▶ Passage provided:

>> begin

I am using BeautifulSoup
to parse a bunch of possibly very dirty HTML
documents. I stumbled upon a very bizarre thing.
The HTML comes from this page: http://www.wvdnr.gov/
It contains multiple errors, like multiple <html></html>
, <title>
outside the <head>
, etc...
However, html5lib usually works well even in these cases. In fact, when I do:
soup = BeautifulSoup(document, "html5lib")
and I pretti-print soup
, I see the following output: http://pastebin.com/8BKapx88
which contains a lot of <a>
tags.
However, when I do soup.find_all("a")
I get an empty list. With lxml
I get the same.
So: has anybody stumbled on this problem before? What is going on? How do I get the links that html5lib
found but isn't returning with find_all
?
When it comes to parsing a not well-formed and tricky HTML, the parser choice is very important:
There are also differences between HTML parsers. If you give Beautiful
Soup a perfectly-formed HTML document, these differences won’t matter.

>> end

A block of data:
>> begin

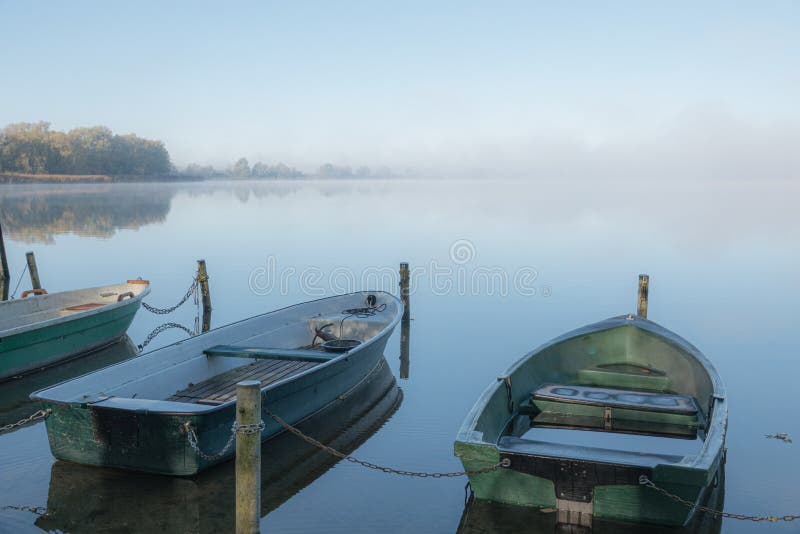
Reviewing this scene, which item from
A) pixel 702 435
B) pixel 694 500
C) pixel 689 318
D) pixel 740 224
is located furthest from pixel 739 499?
pixel 740 224

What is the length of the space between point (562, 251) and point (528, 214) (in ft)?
92.6

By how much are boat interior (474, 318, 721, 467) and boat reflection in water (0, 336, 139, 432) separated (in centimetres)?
751

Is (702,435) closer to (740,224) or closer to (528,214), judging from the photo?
(740,224)

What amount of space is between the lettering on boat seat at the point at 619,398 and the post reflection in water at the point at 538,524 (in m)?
1.29

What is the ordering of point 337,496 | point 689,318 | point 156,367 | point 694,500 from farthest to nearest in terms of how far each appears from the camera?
point 689,318, point 156,367, point 337,496, point 694,500

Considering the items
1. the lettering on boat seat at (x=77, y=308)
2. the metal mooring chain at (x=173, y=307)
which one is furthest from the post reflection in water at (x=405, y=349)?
the lettering on boat seat at (x=77, y=308)

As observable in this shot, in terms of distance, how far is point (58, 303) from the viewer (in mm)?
14398

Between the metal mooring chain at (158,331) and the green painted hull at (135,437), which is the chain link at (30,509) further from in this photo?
the metal mooring chain at (158,331)

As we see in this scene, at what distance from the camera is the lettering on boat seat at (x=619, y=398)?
8.55 metres

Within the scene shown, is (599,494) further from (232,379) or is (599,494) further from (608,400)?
(232,379)

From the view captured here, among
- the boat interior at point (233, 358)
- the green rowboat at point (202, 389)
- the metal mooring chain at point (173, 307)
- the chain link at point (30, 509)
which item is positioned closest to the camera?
the chain link at point (30, 509)

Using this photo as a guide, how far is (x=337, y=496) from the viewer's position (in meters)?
8.00

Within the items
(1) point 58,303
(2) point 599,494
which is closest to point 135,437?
(2) point 599,494

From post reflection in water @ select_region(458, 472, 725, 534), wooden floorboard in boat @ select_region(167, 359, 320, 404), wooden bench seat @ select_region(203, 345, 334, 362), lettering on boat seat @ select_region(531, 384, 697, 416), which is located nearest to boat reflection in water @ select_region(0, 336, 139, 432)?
wooden floorboard in boat @ select_region(167, 359, 320, 404)
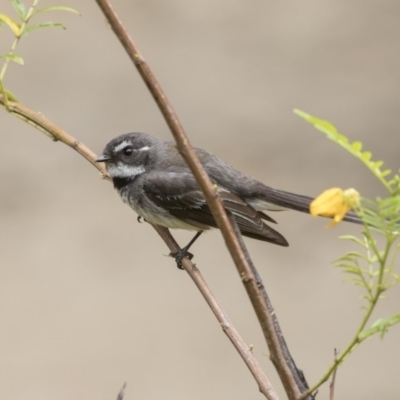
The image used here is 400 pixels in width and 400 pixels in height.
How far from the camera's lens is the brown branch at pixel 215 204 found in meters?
1.24

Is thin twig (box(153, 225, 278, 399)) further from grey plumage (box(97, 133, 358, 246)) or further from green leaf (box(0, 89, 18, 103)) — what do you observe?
grey plumage (box(97, 133, 358, 246))

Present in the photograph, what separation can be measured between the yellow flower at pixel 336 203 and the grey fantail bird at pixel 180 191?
2.54 meters

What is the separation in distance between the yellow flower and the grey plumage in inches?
101

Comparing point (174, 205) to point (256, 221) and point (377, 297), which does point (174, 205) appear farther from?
point (377, 297)

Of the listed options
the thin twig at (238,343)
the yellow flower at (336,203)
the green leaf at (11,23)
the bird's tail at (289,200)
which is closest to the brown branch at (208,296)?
the thin twig at (238,343)

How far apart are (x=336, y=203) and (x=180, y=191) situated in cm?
306

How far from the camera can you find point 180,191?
435cm

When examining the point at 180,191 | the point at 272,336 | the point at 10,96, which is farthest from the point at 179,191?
the point at 272,336

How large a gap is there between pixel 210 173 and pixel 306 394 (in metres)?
2.85

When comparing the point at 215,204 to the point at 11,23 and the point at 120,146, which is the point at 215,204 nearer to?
the point at 11,23

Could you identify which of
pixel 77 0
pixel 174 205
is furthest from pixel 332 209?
pixel 77 0

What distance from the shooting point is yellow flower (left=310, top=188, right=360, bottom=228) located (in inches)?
51.0

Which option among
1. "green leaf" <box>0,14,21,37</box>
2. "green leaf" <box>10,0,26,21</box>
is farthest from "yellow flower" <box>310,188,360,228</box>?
"green leaf" <box>10,0,26,21</box>

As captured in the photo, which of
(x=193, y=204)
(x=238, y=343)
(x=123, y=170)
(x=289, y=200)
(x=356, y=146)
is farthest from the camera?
(x=123, y=170)
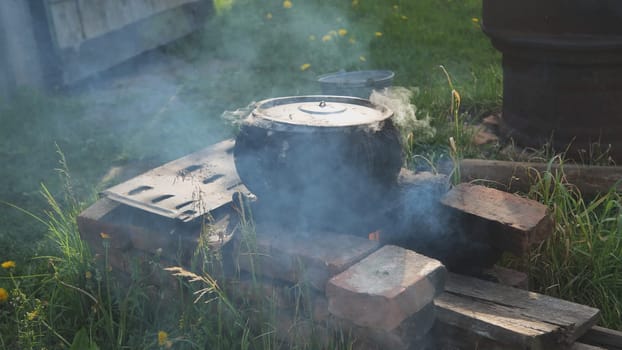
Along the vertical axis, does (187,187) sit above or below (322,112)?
below

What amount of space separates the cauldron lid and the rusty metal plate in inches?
14.3

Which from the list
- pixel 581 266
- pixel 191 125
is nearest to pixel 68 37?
pixel 191 125

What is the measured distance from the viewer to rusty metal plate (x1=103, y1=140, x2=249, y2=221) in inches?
109

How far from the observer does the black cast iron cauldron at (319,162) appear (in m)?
2.53

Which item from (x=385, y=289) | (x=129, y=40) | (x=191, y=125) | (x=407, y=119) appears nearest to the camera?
(x=385, y=289)

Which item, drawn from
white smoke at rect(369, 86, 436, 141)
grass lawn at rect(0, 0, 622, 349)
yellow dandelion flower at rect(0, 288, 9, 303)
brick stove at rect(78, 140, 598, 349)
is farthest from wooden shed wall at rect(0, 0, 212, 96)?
brick stove at rect(78, 140, 598, 349)

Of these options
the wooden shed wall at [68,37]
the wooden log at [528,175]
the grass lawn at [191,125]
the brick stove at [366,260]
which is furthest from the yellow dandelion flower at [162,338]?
the wooden shed wall at [68,37]

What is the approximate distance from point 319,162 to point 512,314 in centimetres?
81

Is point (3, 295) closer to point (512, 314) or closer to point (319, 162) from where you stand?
point (319, 162)

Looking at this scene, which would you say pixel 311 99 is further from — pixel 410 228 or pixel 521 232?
pixel 521 232

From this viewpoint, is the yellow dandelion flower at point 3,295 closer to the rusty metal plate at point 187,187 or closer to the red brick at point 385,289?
the rusty metal plate at point 187,187

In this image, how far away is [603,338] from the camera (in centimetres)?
241

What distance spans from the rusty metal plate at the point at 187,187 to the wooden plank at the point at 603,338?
1.37m

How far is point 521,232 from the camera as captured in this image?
2.51 metres
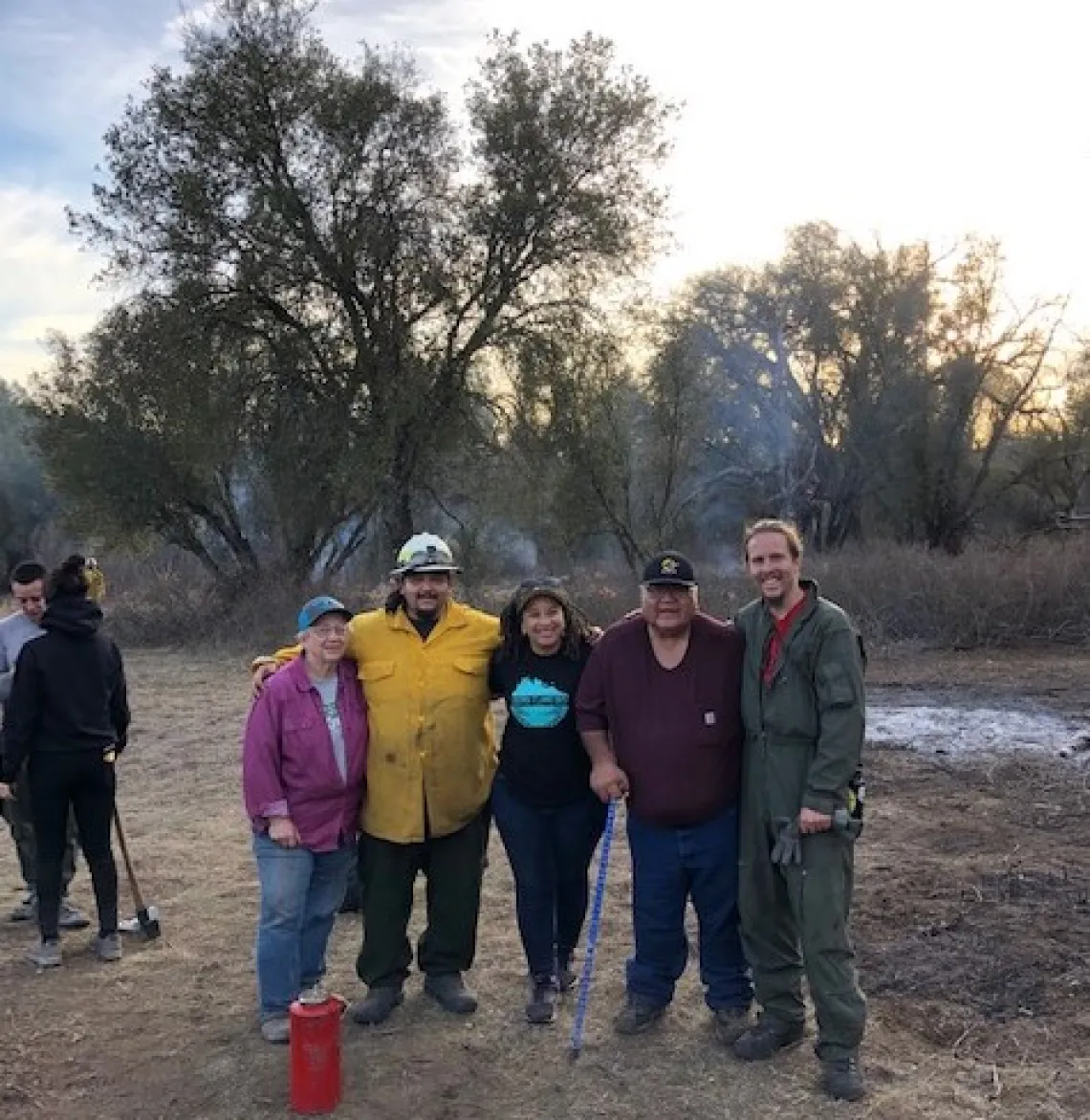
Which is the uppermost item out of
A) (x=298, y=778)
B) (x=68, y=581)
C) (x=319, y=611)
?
(x=68, y=581)

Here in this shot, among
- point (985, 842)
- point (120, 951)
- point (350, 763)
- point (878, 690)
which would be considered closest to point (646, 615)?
point (350, 763)

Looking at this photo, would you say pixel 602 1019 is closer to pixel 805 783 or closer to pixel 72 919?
pixel 805 783

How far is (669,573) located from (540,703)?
72 cm

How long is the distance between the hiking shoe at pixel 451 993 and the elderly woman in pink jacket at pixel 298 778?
1.88 feet

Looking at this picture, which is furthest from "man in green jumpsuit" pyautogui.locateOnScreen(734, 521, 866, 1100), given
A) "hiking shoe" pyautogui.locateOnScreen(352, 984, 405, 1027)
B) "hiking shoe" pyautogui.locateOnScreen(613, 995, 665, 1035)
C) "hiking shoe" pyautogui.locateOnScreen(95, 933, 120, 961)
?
"hiking shoe" pyautogui.locateOnScreen(95, 933, 120, 961)

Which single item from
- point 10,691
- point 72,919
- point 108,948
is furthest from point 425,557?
point 72,919

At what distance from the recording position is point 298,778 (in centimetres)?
437

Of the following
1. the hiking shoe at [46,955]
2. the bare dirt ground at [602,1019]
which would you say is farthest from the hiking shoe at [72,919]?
the hiking shoe at [46,955]

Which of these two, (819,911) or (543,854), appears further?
(543,854)

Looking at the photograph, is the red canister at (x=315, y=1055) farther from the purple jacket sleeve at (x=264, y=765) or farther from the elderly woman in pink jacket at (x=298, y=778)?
the purple jacket sleeve at (x=264, y=765)

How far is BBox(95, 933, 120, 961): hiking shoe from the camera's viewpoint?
5324 mm

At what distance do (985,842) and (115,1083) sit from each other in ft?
15.6

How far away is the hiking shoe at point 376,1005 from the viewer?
179 inches

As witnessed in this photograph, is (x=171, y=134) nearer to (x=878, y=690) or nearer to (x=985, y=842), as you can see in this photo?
(x=878, y=690)
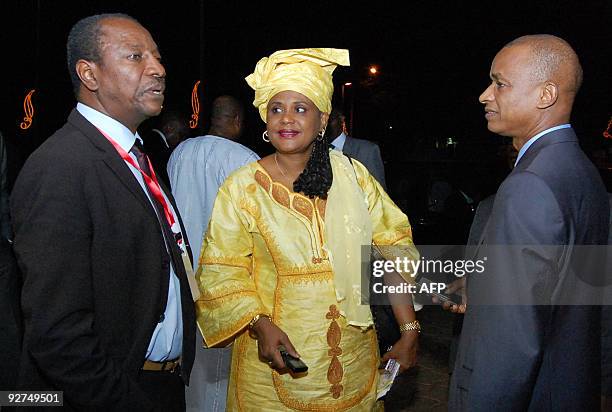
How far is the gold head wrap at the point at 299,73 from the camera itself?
9.44 ft

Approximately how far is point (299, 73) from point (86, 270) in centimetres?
146

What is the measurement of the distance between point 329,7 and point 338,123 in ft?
42.2

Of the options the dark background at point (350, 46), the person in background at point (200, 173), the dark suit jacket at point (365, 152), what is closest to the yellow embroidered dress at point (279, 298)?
the person in background at point (200, 173)

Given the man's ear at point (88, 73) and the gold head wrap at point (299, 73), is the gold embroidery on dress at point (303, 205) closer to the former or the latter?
the gold head wrap at point (299, 73)

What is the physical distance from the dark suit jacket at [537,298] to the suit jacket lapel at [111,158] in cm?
125

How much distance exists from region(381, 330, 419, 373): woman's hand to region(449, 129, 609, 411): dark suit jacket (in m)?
0.57

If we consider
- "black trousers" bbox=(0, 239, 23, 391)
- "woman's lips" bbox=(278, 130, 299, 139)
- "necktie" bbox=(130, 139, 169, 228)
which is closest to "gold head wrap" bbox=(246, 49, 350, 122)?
"woman's lips" bbox=(278, 130, 299, 139)

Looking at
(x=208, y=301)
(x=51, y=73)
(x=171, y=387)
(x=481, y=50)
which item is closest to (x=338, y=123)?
(x=208, y=301)

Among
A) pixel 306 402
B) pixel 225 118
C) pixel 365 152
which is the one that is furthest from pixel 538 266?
pixel 365 152

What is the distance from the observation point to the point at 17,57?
44.6 feet

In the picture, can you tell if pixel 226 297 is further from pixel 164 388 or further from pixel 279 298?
pixel 164 388

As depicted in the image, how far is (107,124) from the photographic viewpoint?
7.41ft

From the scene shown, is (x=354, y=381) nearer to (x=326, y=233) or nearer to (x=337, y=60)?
(x=326, y=233)

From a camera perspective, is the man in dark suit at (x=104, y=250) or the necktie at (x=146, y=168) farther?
the necktie at (x=146, y=168)
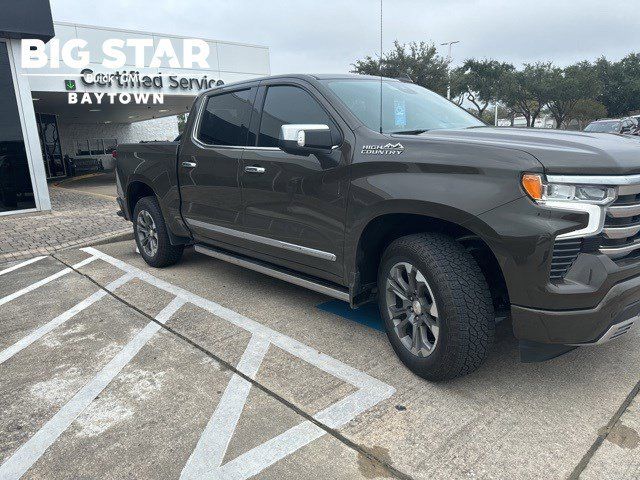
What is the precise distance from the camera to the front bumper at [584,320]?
91.2 inches

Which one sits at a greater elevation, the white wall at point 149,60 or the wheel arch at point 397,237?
the white wall at point 149,60

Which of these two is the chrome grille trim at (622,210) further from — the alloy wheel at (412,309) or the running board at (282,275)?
the running board at (282,275)

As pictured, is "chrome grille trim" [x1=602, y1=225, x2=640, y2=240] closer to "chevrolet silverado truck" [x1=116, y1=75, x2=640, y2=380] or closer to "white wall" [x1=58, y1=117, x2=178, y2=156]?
"chevrolet silverado truck" [x1=116, y1=75, x2=640, y2=380]

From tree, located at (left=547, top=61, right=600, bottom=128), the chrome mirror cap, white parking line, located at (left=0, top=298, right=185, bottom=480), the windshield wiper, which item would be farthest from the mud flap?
tree, located at (left=547, top=61, right=600, bottom=128)

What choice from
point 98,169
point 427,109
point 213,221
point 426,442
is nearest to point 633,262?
point 426,442

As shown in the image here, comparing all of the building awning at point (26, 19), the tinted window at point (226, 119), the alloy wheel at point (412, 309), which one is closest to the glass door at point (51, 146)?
the building awning at point (26, 19)

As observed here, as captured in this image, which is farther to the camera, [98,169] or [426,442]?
[98,169]

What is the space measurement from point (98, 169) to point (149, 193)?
23931 millimetres

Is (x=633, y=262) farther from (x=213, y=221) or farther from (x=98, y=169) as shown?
(x=98, y=169)

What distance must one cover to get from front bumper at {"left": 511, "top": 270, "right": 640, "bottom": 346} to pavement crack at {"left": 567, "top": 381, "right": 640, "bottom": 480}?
0.44 meters

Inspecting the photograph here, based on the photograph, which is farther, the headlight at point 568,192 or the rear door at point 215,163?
the rear door at point 215,163

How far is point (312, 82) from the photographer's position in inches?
141

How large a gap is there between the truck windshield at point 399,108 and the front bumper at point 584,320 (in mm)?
1408

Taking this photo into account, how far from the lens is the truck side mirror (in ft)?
9.90
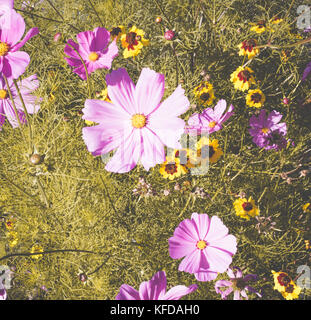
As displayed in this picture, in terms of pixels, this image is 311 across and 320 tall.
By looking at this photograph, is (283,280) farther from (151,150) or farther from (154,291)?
(151,150)

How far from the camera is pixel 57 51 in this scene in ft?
3.51

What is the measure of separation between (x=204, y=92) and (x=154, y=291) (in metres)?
0.71

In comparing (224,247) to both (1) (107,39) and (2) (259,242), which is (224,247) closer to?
(2) (259,242)

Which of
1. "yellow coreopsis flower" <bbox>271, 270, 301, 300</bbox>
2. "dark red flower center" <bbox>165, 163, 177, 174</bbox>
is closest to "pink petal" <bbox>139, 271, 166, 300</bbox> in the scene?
"dark red flower center" <bbox>165, 163, 177, 174</bbox>

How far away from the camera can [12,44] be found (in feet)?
2.19

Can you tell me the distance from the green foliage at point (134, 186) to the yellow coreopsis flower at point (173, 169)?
8 cm

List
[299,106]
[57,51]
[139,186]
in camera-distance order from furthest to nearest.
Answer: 1. [299,106]
2. [57,51]
3. [139,186]

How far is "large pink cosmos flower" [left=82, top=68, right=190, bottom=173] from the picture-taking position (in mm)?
685

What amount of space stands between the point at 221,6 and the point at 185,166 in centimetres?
75

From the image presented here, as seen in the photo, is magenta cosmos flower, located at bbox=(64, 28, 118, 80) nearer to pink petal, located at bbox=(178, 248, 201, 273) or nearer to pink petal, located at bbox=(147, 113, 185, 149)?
pink petal, located at bbox=(147, 113, 185, 149)

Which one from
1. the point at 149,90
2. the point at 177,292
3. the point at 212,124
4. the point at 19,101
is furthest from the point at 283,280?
the point at 19,101

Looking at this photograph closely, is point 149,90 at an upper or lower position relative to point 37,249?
upper
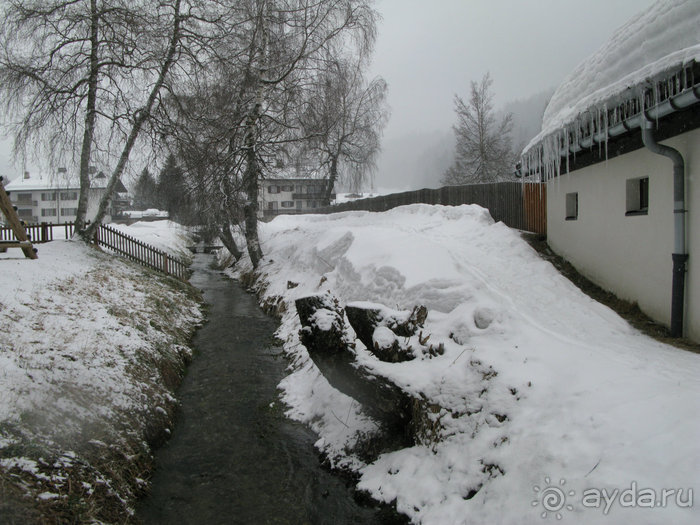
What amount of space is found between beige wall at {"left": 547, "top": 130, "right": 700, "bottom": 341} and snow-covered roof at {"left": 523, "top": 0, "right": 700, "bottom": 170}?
105 centimetres

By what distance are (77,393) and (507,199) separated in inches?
531

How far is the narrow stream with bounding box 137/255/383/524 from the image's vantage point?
4750 mm

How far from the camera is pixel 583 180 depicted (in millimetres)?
9164

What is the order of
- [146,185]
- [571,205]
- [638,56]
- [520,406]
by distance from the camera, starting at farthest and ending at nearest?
1. [146,185]
2. [571,205]
3. [638,56]
4. [520,406]

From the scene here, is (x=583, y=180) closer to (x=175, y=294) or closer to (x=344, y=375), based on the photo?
(x=344, y=375)

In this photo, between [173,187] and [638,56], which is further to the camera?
[173,187]

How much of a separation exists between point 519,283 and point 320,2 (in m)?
13.1

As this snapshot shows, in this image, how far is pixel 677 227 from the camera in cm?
593

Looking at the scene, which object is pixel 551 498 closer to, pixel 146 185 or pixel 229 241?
pixel 146 185

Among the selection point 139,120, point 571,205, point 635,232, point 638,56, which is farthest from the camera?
point 139,120

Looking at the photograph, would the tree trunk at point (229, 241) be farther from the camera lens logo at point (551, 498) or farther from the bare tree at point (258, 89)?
the camera lens logo at point (551, 498)

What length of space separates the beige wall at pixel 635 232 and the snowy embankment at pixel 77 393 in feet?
24.8

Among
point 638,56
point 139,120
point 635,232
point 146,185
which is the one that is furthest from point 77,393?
point 146,185

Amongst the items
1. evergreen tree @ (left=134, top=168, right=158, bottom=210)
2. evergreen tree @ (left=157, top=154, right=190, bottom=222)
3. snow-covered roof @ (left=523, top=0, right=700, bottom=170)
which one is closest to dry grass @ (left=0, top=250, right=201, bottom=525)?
snow-covered roof @ (left=523, top=0, right=700, bottom=170)
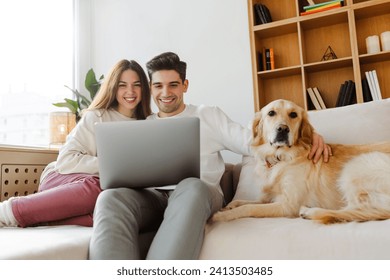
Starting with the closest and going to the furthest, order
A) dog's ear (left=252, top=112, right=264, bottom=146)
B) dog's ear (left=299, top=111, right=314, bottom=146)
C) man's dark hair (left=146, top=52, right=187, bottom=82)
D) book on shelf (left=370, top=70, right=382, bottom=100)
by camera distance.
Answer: dog's ear (left=299, top=111, right=314, bottom=146), dog's ear (left=252, top=112, right=264, bottom=146), man's dark hair (left=146, top=52, right=187, bottom=82), book on shelf (left=370, top=70, right=382, bottom=100)

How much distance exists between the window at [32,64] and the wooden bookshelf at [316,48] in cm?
149

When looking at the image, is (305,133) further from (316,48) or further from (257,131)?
(316,48)

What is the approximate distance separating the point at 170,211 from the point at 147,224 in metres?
0.16

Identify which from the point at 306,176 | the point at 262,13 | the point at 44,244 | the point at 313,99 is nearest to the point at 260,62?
the point at 262,13

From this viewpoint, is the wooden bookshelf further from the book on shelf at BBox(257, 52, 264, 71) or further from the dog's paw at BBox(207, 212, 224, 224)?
the dog's paw at BBox(207, 212, 224, 224)

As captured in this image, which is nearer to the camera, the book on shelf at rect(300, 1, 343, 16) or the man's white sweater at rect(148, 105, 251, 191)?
the man's white sweater at rect(148, 105, 251, 191)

>> end

▶ Goal A:
Do these statements agree with the BeautifulSoup thread? For each, answer yes or no and quote the words from the thread that decide it.
(i) Switching to lxml made find_all("a") return the links.
(ii) The pretty-printed output contains many <a> tags.
(iii) Differences between parsers matter even for a perfectly-formed HTML document.
▶ Goal B: Can you resume the BeautifulSoup thread from the point where it stops?
The data above isn't needed.

▶ Result A:
(i) No: "I get an empty list. With lxml I get the same."
(ii) Yes: "which contains a lot of <a> tags."
(iii) No: "If you give Beautiful Soup a perfectly-formed HTML document, these differences won’t matter."

▶ Result B:
One parser will be faster than another, but they’ll all give you a
data structure that looks exactly like the original HTML document.
But if the document is not perfectly-formed, different parsers will
give different results.
html.parser
worked for me:
from bs4 import BeautifulSoup
import requests
document = requests.get('http://www.wvdnr.gov/').content
soup = BeautifulSoup(document, "html.parser")
print soup.find_all('a')
Demo:
>>> from bs4 import BeautifulSoup
>>> import requests
>>> document = requests.get('http://www.wvdnr.gov/').content
>>>
>>> soup = BeautifulSoup(document, "html5lib")
>>> len(soup.find_all('a'))
0
>>> soup = BeautifulSoup(document, "lxml")
>>> len(soup.find_all('a'))
0
>>> soup = BeautifulSoup(document, "html.parser")
>>> len(soup.find_all('a'))
147
See also:
- Differences between parsers.
Even if the correct answer is "use another parser" (thanks @alecxe), I have another workaround. For some reason, this works too:
soup = BeautifulSoup(document, "html5lib")
soup = BeautifulSoup(soup.prettify(), "html5lib")
print soup.find_all('a')
which returns the same link list of:
soup = BeautifulSoup(document, "html.parser")